Gods and Generals is the newly produced prequel to the successful Gettysburg. Both films, directed by the same director, deals with the American Civil War, of course, with Gettysburg focusing on... well, the Gettysburg battle, while Gods and Generals bases its plot on the events leading up to the battle. Randy Edelman wrote the music for Gettysburg - a score heavy with synths that owes much of its popularity to the grand and powerful main theme. Despite the fact that my lousy review of it, here on this site, gives it four shiny stars, Gettysburg is actually not a very good score, something I re-discovered when listening to it for the first time in several years, doing some research for this review. It's rather cheesy, actually.
And John Frizzell has previously mostly written scores for horror films, such as "Ghost Ship", "Thirteen Ghosts", "Alien: Resurrection" and "I Still Know What You Did Last Summer". Not exactly the type of composer one expects to get hired to do a score for a big Civil War film. So, I wasn't expecting much of these gentlemens' joint effort for Gods and Generals. Which probably is one of the reasons I love it as much as I do. It took me completely by surprise. One should point out that this above all is Frizzell's score. Edelman has only contributed a small number of cues. And although they are quite good, Frizzell's parts sort of beat the crap out of Edelman's, similar to how Trevor Jones' material for The Last Mohican ran in circles around Edelman's music for the same film.
The score is mostly very somber and restrained, with noble strings and brass. And occasional guest apperances by a medium sized choir makes the music even more elegiac. And dramatic. Because even though Gods and Generals isn't one of those typical war scores with heroic brass fanfares and pounding percussion it's brimful with dramatic music that will sweep you away. As will the wonderful main theme. Very sad and mournful, this is the scores' center piece. It crops up in a large number of tracks, in various disguises and shapes, but is mostly performed by slow strings, like in the absolutely gorgeous "You Must Not Worry For Us", or by brass, in "To the Stone Wall", where a proud French horn takes charge. Or by full orchestra in many other cues. It will knock your socks off.

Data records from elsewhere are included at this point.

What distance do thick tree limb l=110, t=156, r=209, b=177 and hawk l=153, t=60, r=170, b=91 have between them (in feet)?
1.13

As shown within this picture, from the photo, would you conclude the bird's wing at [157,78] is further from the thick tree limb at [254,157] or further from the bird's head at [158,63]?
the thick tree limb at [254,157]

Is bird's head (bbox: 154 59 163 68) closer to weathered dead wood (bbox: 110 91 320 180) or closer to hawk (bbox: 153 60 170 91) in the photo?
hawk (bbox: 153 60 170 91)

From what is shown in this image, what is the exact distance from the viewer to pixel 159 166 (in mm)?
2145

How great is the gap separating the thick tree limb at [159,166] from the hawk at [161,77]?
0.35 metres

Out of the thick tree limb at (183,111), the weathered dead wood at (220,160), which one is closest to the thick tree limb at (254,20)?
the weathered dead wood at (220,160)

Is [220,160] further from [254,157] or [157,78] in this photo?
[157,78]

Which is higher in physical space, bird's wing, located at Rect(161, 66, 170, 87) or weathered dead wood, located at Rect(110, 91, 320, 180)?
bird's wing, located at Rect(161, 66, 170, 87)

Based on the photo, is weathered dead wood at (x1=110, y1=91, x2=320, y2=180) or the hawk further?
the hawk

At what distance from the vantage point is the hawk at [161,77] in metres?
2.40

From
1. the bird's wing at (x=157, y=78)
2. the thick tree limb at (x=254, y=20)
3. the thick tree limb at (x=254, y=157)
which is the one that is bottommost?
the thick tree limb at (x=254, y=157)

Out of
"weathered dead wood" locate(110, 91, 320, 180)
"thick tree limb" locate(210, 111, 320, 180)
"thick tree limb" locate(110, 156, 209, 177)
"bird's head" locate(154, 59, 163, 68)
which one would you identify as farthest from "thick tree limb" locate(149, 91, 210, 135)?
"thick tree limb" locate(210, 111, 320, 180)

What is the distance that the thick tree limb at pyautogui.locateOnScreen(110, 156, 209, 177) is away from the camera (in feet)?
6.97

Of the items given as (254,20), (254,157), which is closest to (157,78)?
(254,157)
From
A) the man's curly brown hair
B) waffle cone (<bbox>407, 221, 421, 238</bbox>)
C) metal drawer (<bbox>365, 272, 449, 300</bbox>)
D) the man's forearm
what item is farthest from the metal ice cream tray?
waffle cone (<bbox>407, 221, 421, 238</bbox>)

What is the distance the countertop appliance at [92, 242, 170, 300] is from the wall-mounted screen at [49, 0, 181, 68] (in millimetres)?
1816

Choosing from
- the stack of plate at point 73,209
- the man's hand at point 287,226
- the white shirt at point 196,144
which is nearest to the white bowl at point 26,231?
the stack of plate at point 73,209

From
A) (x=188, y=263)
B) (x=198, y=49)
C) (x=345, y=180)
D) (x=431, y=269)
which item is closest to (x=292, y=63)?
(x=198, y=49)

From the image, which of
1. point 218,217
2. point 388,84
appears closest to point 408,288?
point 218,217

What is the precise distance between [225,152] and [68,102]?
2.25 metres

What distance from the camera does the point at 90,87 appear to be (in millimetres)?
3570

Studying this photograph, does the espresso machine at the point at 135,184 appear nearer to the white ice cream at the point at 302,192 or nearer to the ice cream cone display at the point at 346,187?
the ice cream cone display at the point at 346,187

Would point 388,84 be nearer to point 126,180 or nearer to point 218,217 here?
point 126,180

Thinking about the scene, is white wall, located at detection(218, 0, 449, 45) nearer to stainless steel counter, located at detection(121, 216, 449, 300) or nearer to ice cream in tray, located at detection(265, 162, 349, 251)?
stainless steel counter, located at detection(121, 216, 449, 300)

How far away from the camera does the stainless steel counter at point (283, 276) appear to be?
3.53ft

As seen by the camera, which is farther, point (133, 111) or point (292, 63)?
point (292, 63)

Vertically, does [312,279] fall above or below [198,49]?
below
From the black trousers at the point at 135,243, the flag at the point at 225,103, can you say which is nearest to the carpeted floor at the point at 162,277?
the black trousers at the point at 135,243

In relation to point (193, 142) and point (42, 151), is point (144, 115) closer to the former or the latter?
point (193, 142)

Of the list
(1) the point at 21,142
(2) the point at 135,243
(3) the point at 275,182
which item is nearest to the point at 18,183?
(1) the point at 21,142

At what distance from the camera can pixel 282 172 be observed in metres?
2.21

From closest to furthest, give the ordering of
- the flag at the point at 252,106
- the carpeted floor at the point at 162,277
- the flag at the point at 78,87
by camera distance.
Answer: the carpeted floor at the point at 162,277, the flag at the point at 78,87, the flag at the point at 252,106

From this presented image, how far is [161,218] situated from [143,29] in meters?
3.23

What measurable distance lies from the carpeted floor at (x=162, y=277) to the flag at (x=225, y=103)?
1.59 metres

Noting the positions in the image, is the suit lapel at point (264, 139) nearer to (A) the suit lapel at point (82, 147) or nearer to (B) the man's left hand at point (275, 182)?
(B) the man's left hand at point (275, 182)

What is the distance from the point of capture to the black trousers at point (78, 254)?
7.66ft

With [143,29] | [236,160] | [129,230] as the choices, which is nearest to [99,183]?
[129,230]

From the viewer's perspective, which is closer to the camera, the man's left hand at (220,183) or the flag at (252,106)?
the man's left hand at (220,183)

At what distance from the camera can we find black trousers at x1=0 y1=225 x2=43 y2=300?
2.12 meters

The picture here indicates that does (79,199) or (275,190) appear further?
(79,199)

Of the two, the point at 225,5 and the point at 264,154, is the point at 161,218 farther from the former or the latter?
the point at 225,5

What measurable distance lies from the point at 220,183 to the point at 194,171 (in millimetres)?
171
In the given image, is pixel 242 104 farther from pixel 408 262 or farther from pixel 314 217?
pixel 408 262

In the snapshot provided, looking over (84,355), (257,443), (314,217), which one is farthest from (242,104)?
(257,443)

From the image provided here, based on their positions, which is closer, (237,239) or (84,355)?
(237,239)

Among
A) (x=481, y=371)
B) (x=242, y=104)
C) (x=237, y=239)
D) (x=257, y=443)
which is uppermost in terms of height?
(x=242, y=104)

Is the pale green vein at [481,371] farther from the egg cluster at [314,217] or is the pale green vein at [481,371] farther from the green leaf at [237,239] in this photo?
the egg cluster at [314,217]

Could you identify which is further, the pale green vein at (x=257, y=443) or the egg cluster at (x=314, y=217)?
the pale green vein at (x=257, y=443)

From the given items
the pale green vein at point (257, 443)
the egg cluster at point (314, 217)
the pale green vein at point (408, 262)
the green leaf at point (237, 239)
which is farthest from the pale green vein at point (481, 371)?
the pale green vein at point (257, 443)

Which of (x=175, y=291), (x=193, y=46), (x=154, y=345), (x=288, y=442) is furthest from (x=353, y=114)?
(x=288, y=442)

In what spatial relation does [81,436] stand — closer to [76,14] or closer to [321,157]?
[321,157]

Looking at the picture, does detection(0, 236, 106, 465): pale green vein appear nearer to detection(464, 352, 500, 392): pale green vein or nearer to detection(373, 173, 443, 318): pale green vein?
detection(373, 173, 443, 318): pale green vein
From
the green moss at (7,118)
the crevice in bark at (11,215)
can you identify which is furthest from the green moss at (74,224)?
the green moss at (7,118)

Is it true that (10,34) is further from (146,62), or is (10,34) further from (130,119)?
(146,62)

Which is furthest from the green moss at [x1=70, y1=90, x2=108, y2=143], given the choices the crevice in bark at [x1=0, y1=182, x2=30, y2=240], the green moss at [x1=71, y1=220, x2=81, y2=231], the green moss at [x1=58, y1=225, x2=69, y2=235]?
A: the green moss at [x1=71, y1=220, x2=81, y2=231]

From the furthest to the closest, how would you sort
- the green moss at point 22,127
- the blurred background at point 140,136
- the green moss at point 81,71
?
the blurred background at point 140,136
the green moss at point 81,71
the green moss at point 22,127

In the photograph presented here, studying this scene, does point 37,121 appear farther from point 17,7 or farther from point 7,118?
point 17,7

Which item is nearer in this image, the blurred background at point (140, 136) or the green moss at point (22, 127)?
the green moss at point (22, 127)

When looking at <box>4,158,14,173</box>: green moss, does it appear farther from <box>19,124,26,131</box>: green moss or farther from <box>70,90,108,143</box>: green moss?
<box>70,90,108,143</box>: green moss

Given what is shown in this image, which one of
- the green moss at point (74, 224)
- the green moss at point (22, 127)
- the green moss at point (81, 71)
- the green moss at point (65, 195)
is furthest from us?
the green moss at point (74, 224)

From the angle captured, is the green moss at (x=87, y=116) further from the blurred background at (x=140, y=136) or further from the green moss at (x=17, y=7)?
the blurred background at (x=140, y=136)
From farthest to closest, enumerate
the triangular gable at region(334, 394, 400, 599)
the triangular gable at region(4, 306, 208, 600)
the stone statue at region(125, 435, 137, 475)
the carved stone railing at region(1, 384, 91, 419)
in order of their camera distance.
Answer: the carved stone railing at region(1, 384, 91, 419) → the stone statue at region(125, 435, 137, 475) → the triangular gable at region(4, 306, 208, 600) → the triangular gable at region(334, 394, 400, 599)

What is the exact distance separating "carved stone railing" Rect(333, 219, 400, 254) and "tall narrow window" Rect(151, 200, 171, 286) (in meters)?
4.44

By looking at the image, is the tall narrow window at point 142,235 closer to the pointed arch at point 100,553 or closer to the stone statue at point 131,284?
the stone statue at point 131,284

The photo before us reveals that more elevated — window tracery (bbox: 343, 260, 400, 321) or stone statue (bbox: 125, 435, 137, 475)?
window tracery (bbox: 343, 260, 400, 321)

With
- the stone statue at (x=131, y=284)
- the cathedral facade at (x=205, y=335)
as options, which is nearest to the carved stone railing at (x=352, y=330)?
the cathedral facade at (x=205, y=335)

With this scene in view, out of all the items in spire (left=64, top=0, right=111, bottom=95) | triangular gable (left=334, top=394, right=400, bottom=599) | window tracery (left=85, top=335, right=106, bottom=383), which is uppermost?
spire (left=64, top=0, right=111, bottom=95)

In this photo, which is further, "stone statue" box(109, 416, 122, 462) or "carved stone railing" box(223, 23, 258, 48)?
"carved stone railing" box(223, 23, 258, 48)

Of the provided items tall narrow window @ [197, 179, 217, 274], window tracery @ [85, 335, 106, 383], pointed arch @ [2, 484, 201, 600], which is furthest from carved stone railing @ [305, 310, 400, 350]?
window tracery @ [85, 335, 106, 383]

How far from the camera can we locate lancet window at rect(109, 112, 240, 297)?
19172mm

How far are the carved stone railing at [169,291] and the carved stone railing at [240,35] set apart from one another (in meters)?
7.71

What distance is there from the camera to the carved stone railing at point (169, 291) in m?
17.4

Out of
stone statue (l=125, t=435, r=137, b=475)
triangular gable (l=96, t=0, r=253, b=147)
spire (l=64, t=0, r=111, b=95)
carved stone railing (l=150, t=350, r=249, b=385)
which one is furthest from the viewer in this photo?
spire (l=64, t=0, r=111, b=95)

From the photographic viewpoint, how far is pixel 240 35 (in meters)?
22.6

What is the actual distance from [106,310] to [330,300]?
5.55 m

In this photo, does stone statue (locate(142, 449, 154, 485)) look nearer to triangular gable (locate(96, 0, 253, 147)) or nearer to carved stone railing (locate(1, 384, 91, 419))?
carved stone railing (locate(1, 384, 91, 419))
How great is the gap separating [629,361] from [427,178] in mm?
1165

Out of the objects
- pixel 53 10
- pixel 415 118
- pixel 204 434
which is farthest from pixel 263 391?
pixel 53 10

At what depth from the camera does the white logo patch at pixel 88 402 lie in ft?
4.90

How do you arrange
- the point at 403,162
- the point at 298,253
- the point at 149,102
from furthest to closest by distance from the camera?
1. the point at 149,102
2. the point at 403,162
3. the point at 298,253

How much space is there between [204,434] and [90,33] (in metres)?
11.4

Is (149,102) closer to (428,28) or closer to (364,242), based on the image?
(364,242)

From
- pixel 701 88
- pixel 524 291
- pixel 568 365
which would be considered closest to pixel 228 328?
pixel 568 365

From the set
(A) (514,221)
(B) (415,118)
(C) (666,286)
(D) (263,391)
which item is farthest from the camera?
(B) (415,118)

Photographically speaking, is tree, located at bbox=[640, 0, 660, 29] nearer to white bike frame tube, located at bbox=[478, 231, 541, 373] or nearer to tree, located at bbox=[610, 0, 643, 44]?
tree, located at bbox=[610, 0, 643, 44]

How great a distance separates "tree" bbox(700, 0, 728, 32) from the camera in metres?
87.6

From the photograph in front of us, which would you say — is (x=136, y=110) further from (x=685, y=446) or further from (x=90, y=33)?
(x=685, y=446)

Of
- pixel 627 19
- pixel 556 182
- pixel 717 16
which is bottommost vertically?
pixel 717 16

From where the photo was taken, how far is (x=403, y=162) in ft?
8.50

Frizzel, and Edelman, also makes use of traditional instruments associated with the time of the events, such as the fiddle (performed by Mark O'Connor), tin whistles and uilleann pipes (the two latter instruments performed by Paddy Moloney). I must admit that this feels somewhat like a tired cliché, although a necessary cliché - what would a film about the Civil War be without some fiddle solos? And the sound of a lonely tin whistle is always something worth a big shiny gold star in my book. "The first Crop of Corn" is a perfect example. Damn, I'm getting all teary eyed listening to it... There's also some excellent piano solos heard in a couple of (Edelman) tracks and as we all know - piano solos equals good music (that's a simple equation to remember: piano solos = good). Nuff said.
Although the choir above all is used as a supporting "instrument", humming in sotto voce, it is allowed to really shine in one track, "VMI Will Be Hear From Today". Think Glory and then think "Charging Fort Wagner". Which is a rather good comparison, I must say, since both Glory and Gods and Generals are two rather somber and restrained scores, with one I'm-gonna-sweep-you-off-your-feat-with-this-choir piece each.
So, that's it really. Gods and General's is one of the best scores of 2003 so far and as close to a five star rating that it's actually a little silly that I am not giving it five. But even though it is a damn fine score, it lacks that one tiny special ingredients that would have turned it into a masterpiece. So four stars it is.
I won't mention the two songs included that much. "Going Home", performed by Mary Fahl, is an OK song, as is Bob Dylan's "Cross the Green Mountain". It's Bob, after all. The soundtrack CD also comes with a "limited edition" bonus DVD, which features music videos (the two songs, of course) and some footage from the film. Nice.